▶ **Textauszug**
*****

Dazu bedarf es aber einer Haltung, die Yoga nicht auf eine Art techni­sche Optimie­rung des Körpers reduziert, sondern Achtsam­keit und Medita­tion zu einem wichti­gen Teil der Lebens­pra­xis werden lässt.

Yoga als ganzheit­li­ches Konzept

Rechts­de­pe­sche: Was sagen Sie Menschen, die glauben Yoga sei ein Sport oder so etwas wie Gymnas­tik?

Schrö­der: Sport und überhaupt Bewegung sind ja erwie­se­ner­ma­ßen wichtige Fakto­ren der Gesund­heits­för­de­rung und für die Unter­stüt­zung der Gesun­dung nach fast allen Erkran­kun­gen von nicht zu unter­schät­zen­der Bedeu­tung. Aber Yoga ist weit mehr als das, denn es zielt als ein ganzheit­li­ches Konzept nicht nur auf den Körper, sondern auch auf das Geistige und das Seeli­sche.

*****

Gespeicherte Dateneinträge
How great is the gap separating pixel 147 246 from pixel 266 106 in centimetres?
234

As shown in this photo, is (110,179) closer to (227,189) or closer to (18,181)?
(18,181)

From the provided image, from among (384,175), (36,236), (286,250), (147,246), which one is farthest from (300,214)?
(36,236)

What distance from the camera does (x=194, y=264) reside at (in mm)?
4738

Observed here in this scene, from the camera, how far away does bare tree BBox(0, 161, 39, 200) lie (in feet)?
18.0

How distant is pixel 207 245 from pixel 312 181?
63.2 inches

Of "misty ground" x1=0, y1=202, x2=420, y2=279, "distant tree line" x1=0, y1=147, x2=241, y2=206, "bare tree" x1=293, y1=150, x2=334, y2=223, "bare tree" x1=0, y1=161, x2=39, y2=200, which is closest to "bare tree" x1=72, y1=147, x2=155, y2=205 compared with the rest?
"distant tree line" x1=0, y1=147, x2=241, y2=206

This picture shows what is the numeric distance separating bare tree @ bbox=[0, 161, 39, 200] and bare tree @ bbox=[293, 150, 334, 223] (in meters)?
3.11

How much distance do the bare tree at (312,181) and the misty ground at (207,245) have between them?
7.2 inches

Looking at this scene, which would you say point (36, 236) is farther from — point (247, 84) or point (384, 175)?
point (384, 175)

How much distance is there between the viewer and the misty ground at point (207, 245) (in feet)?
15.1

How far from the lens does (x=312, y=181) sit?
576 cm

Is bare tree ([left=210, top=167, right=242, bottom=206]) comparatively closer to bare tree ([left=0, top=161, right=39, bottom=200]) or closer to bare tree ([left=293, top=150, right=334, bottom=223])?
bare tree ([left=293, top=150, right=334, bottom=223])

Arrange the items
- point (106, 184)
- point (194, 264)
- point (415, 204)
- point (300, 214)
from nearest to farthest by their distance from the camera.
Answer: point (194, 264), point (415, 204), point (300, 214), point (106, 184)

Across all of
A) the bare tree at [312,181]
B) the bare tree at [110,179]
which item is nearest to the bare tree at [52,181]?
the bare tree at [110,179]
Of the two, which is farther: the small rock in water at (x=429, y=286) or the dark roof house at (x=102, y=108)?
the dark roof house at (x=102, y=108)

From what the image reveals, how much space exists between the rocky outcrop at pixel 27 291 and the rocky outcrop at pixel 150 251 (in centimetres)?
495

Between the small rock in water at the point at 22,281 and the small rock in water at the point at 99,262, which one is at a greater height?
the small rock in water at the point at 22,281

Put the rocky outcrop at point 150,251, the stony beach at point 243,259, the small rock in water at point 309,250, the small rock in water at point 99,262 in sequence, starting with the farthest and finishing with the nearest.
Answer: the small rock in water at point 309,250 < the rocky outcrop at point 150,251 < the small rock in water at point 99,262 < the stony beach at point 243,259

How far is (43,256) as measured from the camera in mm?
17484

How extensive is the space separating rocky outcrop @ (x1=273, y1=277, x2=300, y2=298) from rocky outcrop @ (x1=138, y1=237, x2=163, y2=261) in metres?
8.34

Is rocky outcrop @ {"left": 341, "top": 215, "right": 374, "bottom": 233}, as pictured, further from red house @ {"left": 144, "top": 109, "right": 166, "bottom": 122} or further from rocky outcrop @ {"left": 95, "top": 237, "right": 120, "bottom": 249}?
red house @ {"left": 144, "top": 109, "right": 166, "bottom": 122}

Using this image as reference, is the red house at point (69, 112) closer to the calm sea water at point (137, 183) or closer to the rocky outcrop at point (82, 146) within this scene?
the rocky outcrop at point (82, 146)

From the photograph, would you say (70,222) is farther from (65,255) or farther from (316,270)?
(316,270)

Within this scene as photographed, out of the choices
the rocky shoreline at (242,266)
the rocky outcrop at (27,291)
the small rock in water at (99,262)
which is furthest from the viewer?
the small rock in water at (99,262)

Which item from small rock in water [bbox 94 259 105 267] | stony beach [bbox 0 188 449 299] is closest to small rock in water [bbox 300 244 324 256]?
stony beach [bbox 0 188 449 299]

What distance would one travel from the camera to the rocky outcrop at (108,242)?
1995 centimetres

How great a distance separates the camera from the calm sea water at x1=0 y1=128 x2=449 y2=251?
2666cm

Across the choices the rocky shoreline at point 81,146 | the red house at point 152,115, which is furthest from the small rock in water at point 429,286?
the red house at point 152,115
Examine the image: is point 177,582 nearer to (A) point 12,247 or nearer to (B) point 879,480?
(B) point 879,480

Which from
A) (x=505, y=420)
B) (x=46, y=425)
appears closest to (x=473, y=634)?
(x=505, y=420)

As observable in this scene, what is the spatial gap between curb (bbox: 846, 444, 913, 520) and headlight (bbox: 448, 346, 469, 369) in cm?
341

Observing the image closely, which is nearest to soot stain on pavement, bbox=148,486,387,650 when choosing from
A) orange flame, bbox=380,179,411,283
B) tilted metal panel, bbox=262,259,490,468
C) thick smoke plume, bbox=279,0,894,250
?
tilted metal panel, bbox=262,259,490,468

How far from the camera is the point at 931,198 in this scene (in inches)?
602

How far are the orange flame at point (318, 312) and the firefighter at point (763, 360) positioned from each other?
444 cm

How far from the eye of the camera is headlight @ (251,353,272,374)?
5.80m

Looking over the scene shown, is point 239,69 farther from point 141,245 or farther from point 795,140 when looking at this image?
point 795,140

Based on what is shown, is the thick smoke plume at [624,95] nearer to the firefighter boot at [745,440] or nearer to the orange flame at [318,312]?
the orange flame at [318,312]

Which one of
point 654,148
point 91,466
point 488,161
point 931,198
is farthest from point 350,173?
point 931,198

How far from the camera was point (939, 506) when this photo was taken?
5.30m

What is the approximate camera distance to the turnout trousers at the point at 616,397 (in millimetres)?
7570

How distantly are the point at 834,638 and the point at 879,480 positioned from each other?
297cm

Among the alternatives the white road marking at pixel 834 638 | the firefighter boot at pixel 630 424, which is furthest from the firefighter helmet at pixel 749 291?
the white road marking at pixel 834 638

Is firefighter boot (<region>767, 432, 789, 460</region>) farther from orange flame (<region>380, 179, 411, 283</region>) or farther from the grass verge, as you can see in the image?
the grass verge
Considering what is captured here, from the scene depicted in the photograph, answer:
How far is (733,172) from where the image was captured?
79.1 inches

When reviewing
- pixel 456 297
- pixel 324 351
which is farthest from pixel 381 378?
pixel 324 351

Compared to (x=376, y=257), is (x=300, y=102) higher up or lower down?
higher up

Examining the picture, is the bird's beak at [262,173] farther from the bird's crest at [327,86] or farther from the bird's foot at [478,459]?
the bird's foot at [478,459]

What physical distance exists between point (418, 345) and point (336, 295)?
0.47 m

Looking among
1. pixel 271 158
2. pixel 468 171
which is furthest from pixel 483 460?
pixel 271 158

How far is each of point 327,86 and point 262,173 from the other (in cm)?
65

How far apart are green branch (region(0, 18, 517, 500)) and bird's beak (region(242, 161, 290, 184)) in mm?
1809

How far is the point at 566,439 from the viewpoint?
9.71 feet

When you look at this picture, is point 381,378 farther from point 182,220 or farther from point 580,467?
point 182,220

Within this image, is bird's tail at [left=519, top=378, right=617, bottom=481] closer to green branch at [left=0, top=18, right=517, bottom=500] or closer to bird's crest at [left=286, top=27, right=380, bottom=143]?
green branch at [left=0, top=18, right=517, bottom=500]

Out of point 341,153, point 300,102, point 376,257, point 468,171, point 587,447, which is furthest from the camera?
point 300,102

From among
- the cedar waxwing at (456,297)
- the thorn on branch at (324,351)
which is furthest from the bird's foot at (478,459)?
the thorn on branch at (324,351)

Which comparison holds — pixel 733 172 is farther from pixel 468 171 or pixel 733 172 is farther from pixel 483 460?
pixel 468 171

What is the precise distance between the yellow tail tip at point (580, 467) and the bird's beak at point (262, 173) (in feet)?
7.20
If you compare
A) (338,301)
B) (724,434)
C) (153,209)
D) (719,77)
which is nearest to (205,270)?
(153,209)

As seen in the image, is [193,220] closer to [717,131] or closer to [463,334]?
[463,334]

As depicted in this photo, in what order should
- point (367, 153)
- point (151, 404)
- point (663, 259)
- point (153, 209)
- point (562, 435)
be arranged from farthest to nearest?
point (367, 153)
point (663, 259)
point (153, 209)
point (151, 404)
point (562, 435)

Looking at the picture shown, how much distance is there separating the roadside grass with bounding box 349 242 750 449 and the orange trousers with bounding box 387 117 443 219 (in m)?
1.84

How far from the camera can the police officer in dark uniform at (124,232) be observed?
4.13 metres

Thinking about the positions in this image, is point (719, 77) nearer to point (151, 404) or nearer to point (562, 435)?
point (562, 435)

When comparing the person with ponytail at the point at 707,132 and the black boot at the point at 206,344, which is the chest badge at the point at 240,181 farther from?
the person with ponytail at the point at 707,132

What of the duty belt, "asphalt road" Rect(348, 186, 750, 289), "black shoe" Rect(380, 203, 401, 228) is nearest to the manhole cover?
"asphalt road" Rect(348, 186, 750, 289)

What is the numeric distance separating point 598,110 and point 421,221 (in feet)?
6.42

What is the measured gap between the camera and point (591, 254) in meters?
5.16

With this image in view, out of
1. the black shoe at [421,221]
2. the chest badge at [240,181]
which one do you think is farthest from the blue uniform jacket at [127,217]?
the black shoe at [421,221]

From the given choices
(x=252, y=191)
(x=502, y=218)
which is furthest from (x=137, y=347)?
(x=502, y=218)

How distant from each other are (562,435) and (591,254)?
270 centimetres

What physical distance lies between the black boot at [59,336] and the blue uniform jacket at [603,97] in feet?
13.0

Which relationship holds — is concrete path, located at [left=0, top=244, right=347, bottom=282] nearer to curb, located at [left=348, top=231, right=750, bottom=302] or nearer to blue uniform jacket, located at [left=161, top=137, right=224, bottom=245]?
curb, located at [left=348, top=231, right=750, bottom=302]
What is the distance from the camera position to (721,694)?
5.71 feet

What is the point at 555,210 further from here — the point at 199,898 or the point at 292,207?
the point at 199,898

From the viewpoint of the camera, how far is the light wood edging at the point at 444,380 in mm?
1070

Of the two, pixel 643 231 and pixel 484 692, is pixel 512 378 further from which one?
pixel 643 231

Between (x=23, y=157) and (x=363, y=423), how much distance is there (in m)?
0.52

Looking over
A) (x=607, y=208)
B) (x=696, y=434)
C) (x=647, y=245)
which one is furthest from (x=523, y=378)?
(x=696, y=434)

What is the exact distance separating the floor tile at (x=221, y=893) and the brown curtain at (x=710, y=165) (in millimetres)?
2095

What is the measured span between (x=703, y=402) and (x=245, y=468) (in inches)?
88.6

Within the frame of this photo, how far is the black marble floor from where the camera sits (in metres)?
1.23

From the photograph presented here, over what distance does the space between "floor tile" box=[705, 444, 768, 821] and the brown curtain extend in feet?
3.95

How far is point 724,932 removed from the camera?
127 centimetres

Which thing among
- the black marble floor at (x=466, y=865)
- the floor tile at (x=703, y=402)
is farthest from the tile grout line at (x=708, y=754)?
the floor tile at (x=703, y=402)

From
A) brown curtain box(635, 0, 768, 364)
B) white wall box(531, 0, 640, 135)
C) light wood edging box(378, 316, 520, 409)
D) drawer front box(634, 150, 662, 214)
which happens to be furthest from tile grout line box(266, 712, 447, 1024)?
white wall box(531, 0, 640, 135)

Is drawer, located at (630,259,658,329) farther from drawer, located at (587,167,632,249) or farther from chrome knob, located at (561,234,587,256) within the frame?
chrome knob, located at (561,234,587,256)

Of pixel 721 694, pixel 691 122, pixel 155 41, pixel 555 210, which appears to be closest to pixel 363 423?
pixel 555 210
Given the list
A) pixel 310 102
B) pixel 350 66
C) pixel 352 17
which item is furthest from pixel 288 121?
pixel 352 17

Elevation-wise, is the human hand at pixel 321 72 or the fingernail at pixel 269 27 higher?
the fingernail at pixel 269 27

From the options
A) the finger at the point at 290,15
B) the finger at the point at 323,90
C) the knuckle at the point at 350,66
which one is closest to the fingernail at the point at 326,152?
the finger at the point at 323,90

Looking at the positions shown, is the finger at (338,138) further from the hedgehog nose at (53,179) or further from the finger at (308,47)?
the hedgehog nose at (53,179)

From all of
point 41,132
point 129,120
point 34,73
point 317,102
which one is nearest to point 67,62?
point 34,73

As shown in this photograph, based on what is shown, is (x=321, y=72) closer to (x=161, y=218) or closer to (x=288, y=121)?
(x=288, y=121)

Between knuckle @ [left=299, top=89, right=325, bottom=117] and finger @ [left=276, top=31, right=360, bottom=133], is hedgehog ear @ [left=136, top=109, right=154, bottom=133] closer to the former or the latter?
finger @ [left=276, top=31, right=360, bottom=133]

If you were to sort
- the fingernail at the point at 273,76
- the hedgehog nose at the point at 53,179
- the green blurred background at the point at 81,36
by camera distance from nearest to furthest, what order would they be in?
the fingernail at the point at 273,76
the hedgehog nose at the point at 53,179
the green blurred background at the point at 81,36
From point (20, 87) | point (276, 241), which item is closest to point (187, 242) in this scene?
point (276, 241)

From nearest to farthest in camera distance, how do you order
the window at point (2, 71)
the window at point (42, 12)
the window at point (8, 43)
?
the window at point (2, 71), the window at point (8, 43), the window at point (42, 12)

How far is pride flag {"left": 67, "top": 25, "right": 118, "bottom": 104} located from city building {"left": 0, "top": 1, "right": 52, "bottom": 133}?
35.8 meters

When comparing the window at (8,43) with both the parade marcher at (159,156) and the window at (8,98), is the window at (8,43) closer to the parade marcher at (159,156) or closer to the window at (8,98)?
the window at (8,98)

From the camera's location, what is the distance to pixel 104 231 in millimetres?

*****

▶ **Aufgabe**
Fasse den Absatz im Textauszug, der mit „Schröder: Sport und überhaupt Bewegung“ beginnt, als kurze Stichpunktliste zusammen. Behalte dabei seine wichtigsten Aussagen bei.

▶ **Lösung**
- Sport und Bewegung sind erwiesenermaßen wichtige Faktoren der Gesundheitsförderung.
- Für die Gesundung nach fast allen Erkrankungen sind sie von großer Bedeutung.
- Yoga ist jedoch weit mehr als das.
- Als ganzheitliches Konzept zielt Yoga nicht nur auf den Körper, sondern auch auf das Geistige und das Seelische.